* **PROBLEM TO SOLVE**: Everything from the line containing "Is point (1178, 229)" through the last line of the records below should be printed exactly, please, and nothing else.

>>>

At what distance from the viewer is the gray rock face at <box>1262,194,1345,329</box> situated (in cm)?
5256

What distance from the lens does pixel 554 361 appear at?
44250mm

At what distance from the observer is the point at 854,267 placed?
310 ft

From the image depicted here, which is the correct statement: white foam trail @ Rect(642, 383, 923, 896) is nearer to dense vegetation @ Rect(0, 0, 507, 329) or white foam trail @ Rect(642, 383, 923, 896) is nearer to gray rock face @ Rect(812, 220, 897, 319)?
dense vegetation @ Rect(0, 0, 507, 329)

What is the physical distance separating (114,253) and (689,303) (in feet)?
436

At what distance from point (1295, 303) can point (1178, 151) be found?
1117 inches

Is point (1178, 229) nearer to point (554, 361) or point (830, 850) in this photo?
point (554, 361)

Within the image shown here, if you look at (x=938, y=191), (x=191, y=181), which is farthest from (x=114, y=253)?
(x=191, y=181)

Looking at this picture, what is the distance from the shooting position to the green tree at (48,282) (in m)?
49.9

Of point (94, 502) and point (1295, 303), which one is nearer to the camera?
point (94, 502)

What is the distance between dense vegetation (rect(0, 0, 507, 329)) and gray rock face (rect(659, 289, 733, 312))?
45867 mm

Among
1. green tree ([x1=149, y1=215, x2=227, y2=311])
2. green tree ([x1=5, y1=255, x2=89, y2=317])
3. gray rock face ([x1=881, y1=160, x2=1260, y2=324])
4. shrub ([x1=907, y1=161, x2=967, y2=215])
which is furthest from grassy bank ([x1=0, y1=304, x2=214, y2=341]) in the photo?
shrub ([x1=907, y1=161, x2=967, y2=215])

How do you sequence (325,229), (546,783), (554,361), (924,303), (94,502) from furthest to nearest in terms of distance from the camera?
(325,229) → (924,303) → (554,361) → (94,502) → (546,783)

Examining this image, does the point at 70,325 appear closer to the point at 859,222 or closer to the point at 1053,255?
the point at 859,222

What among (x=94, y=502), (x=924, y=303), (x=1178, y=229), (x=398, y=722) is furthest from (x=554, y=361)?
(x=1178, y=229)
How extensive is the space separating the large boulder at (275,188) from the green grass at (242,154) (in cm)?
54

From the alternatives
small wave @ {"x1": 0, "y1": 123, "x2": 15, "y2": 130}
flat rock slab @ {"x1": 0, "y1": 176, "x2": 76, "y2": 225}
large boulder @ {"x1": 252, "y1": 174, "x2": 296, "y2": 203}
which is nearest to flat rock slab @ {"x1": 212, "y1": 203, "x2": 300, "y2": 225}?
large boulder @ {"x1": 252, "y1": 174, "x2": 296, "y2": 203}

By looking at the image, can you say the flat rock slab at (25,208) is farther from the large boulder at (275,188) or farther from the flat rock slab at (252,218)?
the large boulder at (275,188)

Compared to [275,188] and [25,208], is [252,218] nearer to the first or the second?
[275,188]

<<<

* **WORKED SOLUTION**:
Is point (1178, 229) nearer to point (554, 361) or point (830, 850) in this photo?
point (554, 361)

Within the image shown here, if you look at (x=938, y=191), (x=191, y=181), which is farthest from (x=114, y=253)?
(x=191, y=181)

Looking at this picture, what is the distance from the shooting position to the green tree at (48,282) (in m)?
49.9

Of point (94, 502) and point (1295, 303), which one is nearer to the camera?
point (94, 502)

What is the distance between dense vegetation (rect(0, 0, 507, 329)) and gray rock face (rect(659, 289, 733, 312))?
45867 mm

Among
1. green tree ([x1=149, y1=215, x2=227, y2=311])
2. green tree ([x1=5, y1=255, x2=89, y2=317])
3. gray rock face ([x1=881, y1=160, x2=1260, y2=324])
4. shrub ([x1=907, y1=161, x2=967, y2=215])
which is furthest from grassy bank ([x1=0, y1=304, x2=214, y2=341]) in the photo?
shrub ([x1=907, y1=161, x2=967, y2=215])

How do you sequence (325,229), (546,783), (554,361), (924,303), (94,502) from furthest to nearest in terms of distance from the camera?
(325,229) → (924,303) → (554,361) → (94,502) → (546,783)

Examining this image, does the point at 70,325 appear closer to the point at 859,222 or closer to the point at 1053,255?
the point at 859,222

What among (x=94, y=502), (x=924, y=303), (x=1178, y=229), (x=398, y=722) is furthest from (x=554, y=361)?
(x=1178, y=229)
How extensive is the space separating the large boulder at (275,188) from the green grass at (242,154) (in cm)?
54

From the alternatives
small wave @ {"x1": 0, "y1": 123, "x2": 15, "y2": 130}
flat rock slab @ {"x1": 0, "y1": 176, "x2": 76, "y2": 225}
large boulder @ {"x1": 252, "y1": 174, "x2": 296, "y2": 203}
which is nearest to flat rock slab @ {"x1": 212, "y1": 203, "x2": 300, "y2": 225}?
large boulder @ {"x1": 252, "y1": 174, "x2": 296, "y2": 203}

By looking at the image, can you say the flat rock slab at (25,208) is farther from the large boulder at (275,188) or farther from the flat rock slab at (252,218)?
the large boulder at (275,188)

Compared to [275,188] and [25,208], is [252,218] nearer to the first or the second?
[275,188]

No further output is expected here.